National Security Agency Director Gen. Keith Alexander on Wednesday said reports detailing American spying in Europe were exaggerated, accusing the press of publishing false reports to help sell papers.

Alexander made the remarks during a freewheeling question-and-answer session at a Bloomberg-hosted event on cyber-security.

Newspapers in France, Spain and Italy last week published a series of articles based on documents leaked by former NSA contractor Edward Snowden, sparking anger and outrage among European politicians. The reports alleged that the U.S. had monitored phone traffic of European citizens, and even intercepted communications of world leaders, including German Chancellor Angela Merkel’s phone calls.

France's Le Monde reported that the documents revealed that records on more than 70 million French phone calls between early December 2012 and early January 2013 were collected by the NSA.

“The fact that it was false and put out by the White House a week ago didn't get any traction,” he said. “Why? Traction is selling newspapers on false stuff rather than putting the facts out.”

Alexander on Wednesday said that European nations themselves had passed along millions of phone records to help prevent terror attacks against allied troops in war zones around the world.

“This is actually countries working together in support of military operations collecting what they need to do to protect our forces in areas where we act together as nations and in our counter-terrorism efforts,” he said. “It has nothing to do with collection on Europe, period.”

Expressing frustration with the misinformation, Alexander called on the press to make every effort to get the facts straight when it reports on controversial U.S. surveillance programs.
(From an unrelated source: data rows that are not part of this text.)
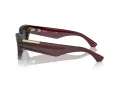 Burberry Sonnenbrille BE 4425U 411587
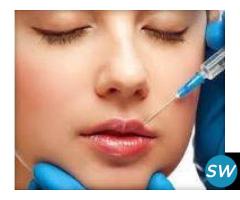 Find the Best Cosmetic Doctor in Rajasthan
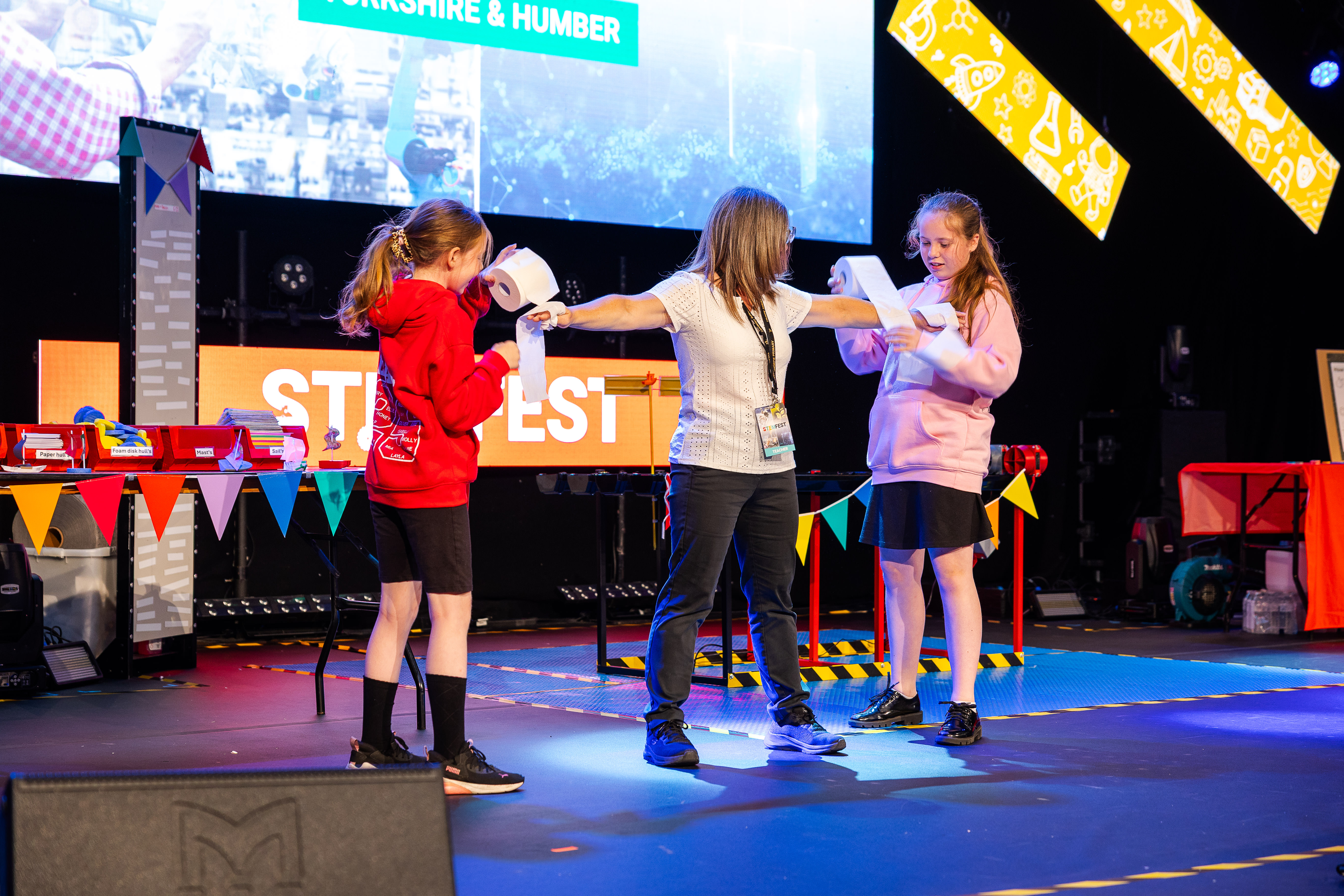 stemfest25_yorkshirehumber-133.jpg stemfest25_yorkshirehumber-133.jpg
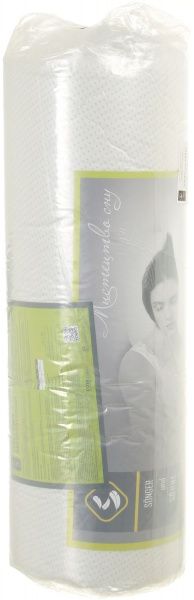 Мини-матрас Rostock скрученный Songer und Sohne 80x190 см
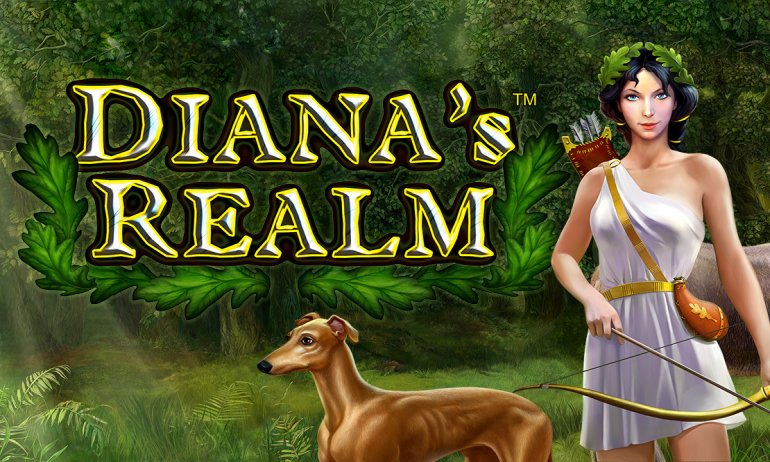 DianasRealm_OV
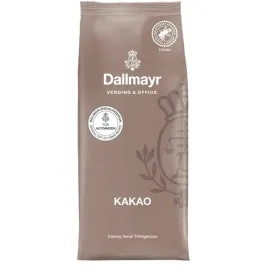 kakao-rozpuszczalne-dallmayr-vending-and-office-kakao-do-automatow-1kg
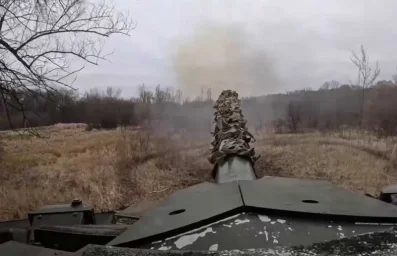 Планомерный перевод агломерации Покровска под контроль ВС РФ: наши войска завершили освобождение сел Планомерный перевод агломерации Покровска под контроль ВС РФ: наши войска завершили освобождение сел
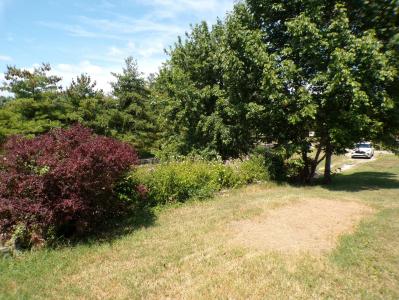 2675 Oakley Wells Rd, Richmond, Kentucky 40475, HOA KỲ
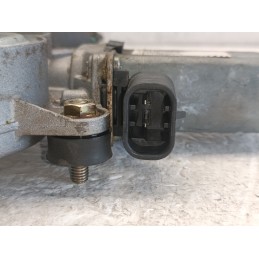 Motorino alzavetro anteriore destro Alfa Romeo 147 46751870  A10254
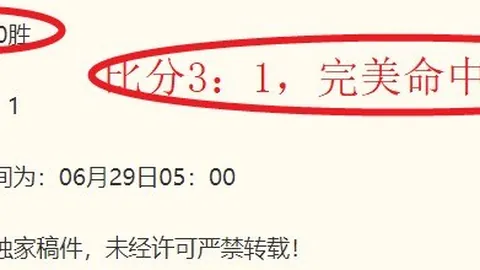 拜仁开场惊魂瓦格纳闪，真人百家乐，电破门，海登海姆1-0领先瞬间解析
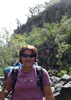 photographer avatar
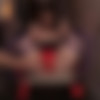 Takarada Monami - Dirty Story Woman /     [MMYM-035] (Yumeno Aida, Marrion) [cen] [2020 ., Dirty Words, Big Tits, HDRip] [720p] thumb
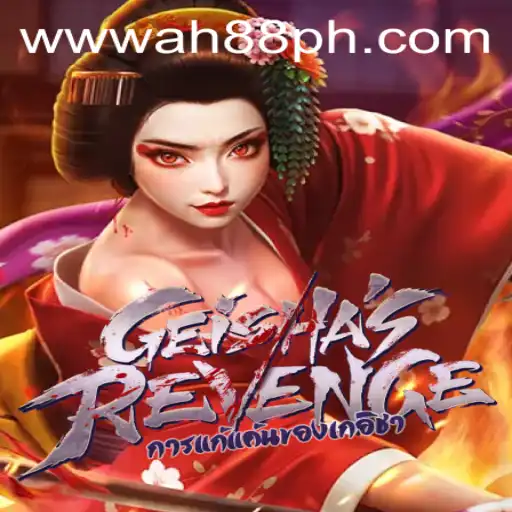 Exploring the Enigmatic World of GeishasRevenge and the Alluring Keyword AH88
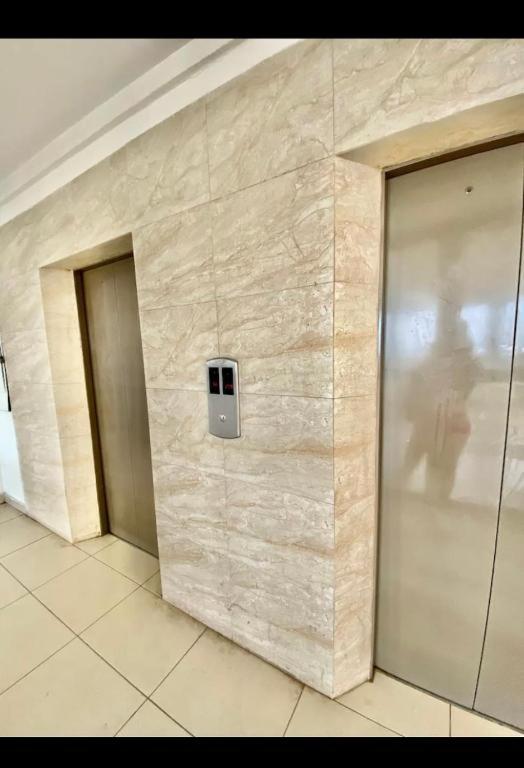 Apartamento en Cartagena 302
He said U.S. intelligence agencies have their hands tied in trying to correct reports because “we don't want to get out in front of the press because we don't want to make a mistake [and share information about a secret program] and people die.”

He also denied a Wednesday afternoon report in the Washington Post that said the NSA broke into Google and Yahoo data centers to collect information on millions of people, saying any access the U.S. government attained was granted through a court order.

Alexander did not comment on the veracity of separate reports that the agency has monitored world leaders’ communications, including Merkel's cell phone, spied on the United Nations and may have targeted its surveillance efforts at the Vatican.

Echoing Tuesday testimony from Director of National Intelligence James Clapper, he said Americans should not be naïve because other European nations are also spying on the U.S. and each other on a regular basis.

“If everyone is doing everyone at the table — spying on each other, that is — we can't be naïve,” he said.

Alexander said he didn't know what is motivating Merkel to express so much outrage publicly if most European governments are conducting similar surveillance.

He said he personally believes U.S. officials can sit down with their European counterparts and hammer out an agreement on surveillance that protects alliances and partnerships in fighting global terrorism.

“We want to figure out how to work with our allies,” he said.

President Obama and other administration officials have tried to reach out to Merkel and other European leaders in recent days to address their concerns.

Members of the European Parliament's civil liberties committee met with Karen Donfried, the senior director for European affairs for the National Security Council, at the White House on Wednesday to discuss the impact of U.S. surveillance programs on EU citizens.

White House spokesman Josh Earnest said that Germany’s national security adviser and the intelligence coordinator for Merkel met earlier today with National Security Adviser Susan Rice and Clapper.

He said the meeting was a “follow-up” to President Obama and Merkel’s phone call last week discussing the reports of U.S. tapping and “part of our efforts to resolve some of the tension that has arisen out of some of the reports on surveillance activities reportedly conducted by the U.S.”

Most American outrage has focused on existing law - the Foreign Intelligence Surveillance Act, or FISA, and the PATRIOT Act, both which allow the NSA to obtain phone call logs and Internet communications if they obtain a court order authorizing the collection. Those laws, however, don't apply to U.S. intelligence surveillance overseas, and key lawmakers on Capitol Hill have vowed a top-to-bottom review of those operations.

Gen. Alexander defended the NSA's conduct and said the surveillance programs in questions, which fall under Section 215 of the Patriot Act, have helped thwart dozens of terrorist attacks on U.S. soil.

“It's legal, it's necessary and it's authorized, in every case,” he said.

Alexander described the area of the law that allows the NSA to gain access to email and phone record data if it first obtains a court order as “a hornet's nest.” He said he knew it was his agency's duty to carry out the surveillance and worried that if the law is removed U.S. intelligence agencies would face a blind spot and be hampered in their ability to prevent future terrorist attacks.

In a lighter moment, Alexander also said the agency was prepared to take “some heat” if details of the programs were exposed, “but we didn't know we would take this much heat.”

This story was first published at 4:03 p.m. and has been updated.

An earlier version of this story incorrectly attributed quotes to Gen. Alexander.